Más esotérica que romana
La antigua Bayona de Tajuña atrae a los amantes del ocultismo
Desde un cartel frente a la parada del autobús 415, en la plaza de Legazpi, el "primer premio nacional de mentalismo" -un señor calvo con pinta de heavy metal- mira fijamente al par de ancianas que esperan el autobús. No consigue intimidarlas: van a Titulcia
Para un no iniciado el destino puede sonar poco esotérico. Titulcia es un pueblo de 1.045 habitantes entre Chichón y Aranjuez, en el vértice de los ríos Tajuña y Jarama. Al bajar del autobús, en la marquesina, hay un callejero que sitúa los principales monumentos, pero es mejor no hacerle caso, teniendo en cuenta que es en realidad un plano de Chinchón. El punto paranormal, la oscura relación con el mentalista al otro lado de la línea de autobuses, se encuentra en la cueva de la Luna.
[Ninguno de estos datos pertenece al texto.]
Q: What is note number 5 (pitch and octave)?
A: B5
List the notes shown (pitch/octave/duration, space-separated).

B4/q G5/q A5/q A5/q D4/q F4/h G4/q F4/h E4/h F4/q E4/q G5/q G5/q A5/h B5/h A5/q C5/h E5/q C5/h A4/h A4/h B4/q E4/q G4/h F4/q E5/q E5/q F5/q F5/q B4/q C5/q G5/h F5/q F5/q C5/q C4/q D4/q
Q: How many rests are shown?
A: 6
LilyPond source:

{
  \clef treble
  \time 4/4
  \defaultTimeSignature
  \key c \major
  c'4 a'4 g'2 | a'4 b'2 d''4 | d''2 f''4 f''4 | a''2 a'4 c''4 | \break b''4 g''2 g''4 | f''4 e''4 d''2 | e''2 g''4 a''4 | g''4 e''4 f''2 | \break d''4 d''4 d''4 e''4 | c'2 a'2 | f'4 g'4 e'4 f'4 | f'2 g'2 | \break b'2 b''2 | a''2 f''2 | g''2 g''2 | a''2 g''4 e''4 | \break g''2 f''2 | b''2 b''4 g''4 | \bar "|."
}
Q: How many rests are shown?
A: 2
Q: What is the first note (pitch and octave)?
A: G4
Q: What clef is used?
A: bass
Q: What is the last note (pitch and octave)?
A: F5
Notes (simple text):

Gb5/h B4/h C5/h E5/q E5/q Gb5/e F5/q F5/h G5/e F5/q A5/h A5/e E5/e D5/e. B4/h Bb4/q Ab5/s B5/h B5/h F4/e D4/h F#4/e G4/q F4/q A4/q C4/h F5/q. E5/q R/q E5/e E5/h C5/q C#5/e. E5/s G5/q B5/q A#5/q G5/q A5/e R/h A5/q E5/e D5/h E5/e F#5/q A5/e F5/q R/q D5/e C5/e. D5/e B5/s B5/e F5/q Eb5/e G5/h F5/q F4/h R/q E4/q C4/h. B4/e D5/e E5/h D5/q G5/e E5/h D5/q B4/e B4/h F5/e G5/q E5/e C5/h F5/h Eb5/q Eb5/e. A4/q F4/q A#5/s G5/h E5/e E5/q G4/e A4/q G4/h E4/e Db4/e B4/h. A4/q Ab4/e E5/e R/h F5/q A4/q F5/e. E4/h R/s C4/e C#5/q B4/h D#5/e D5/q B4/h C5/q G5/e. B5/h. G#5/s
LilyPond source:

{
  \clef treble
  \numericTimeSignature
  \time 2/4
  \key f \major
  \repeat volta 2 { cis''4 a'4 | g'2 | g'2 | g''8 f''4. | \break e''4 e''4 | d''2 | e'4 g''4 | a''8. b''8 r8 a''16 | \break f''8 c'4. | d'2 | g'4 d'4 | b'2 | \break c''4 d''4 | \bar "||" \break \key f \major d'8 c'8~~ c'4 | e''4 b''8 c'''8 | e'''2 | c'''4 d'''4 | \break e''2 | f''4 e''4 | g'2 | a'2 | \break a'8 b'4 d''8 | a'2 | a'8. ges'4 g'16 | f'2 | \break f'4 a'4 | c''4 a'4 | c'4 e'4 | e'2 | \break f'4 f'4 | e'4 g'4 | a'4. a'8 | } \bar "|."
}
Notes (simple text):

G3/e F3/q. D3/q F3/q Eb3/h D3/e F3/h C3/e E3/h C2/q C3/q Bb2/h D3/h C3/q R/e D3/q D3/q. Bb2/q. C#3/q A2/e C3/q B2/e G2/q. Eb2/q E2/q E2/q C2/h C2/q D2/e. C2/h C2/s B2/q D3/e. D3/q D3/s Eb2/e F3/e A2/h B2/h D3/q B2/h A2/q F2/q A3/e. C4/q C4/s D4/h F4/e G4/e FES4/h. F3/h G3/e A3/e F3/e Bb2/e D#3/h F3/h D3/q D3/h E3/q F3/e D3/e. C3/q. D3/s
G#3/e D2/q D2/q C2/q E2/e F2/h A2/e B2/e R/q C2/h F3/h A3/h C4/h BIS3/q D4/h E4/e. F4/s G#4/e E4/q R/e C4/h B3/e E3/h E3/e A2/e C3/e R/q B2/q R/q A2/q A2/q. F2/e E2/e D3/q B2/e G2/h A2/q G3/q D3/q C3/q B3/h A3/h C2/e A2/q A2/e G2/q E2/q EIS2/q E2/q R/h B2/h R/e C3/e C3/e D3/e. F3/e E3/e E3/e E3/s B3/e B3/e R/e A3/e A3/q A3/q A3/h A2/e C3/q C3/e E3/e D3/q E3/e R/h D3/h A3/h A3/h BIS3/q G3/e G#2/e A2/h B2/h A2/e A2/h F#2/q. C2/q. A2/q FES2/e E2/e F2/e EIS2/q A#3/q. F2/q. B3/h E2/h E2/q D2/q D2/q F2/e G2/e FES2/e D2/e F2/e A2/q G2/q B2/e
La cueva es una construcción bajo un bar del mismo nombre a unos minutos de la parada de autobús. Se atribuye su edificación al Cardenal Cisneros y su descubrimiento a un labriego del pueblo en los años cincuenta. Dos señoras beben un refresco e indican la camarera a la que se debe pedir permiso para descender a la caverna. "Cuidado con las escaleras", avisa ella. Y no exagera. Son un lodazal con un cono de obra a mitad del descenso. Unos cartelones con letras góticas casi disueltas avisan del contexto mágico en el que el explorador está a punto de dejarse la crisma. Al final espera una bóveda del tamaño de un cuarto de estar con el suelo cubierto de ramos de flores secas y cirios.
El visitante poco aficionado al ocultismo puede sorprenderse de vuelta a la luz solar, pero a los entendidos en la materia el conjunto les fascina. Armando Rico, antiguo propietario del bar, difundió en un libro la teoría de que la construcción es un templo esotérico de los Templarios, y en Internet abundan las páginas que relacionan la cueva con cosas de nombre tan solemne como las Tablas de la Uy o las Leyes Biorrítmicas del Universo. En alguna se menciona la posibilidad de que se construyese para actuar de "máquina de transmutación humana".
Una vez sorteado el boquete espacio-temporal, queda pasear por el pueblo. Después de la Guerra Civil se reconstruyó entero. No hay edificios con solera, pero las calles son tranquilas, llenas de bares donde los vecinos toman el vermú. No merece la pena preguntar por un cajero automático. "¿Para qué?", bromea un octogenario con sombrero de cazador. "Si aquí son todos analfabetos".
Tampoco hacen falta mucho más de un par de euros para comprar los melones que venden los agricultores en los soportales. Las mujeres se reúnen en torno a ellos y ojean la mercancía. La vega del pueblo es rica en hortalizas. Los montes proveen de caza. En una calle, un visitante con puro y cartuchera prepara los avíos mientras sus lebreros asoman el hocico por un remolque.
El restaurante más conocido es el Rincón de Luis. Su tortilla de patatas cuenta con una legión de admiradores. Uno de ellos fue José Hierro, el poeta, que se estableció en Titulcia. En el restaurante guardan algunas botellas dedicadas por él. Hay más opciones para comer. Por ejemplo, el quiosco, junto a la iglesia de la Magdalena y su campanario con dos cigüeñas grandes como pterodáctilos. Dentro del bar los parroquianos miran distraídos una película de Bud Spencer. El menú incluye melón con jamón.
De beber se impone el producto local, el Viña de Bayona. Bayona de Tajuña fue el nombre del pueblo hasta que Fernando VII se lo cambió en 1814. Había pasado demasiado tiempo recluido por Napoleón en la Bayona francesa; de vuelta a España le humillaba que el nombre de su destierro le rondara a 35 kilómetros de la Corte. Optó por una solución clásica y recuperó la vieja Titultia, la villa en donde se cruzaban importantes rutas de la Hispania romana. En tanto que rey, tampoco le hizo falta tomarse el tiempo de comprobar si los caminos se encontraban realmente allí; algunos historiadores mantienen que lo hacían en Móstoles, otros en Las Rozas. Es difícil decirle que no a un rey herido, pero al vino siempre le puede llamar uno como quiera.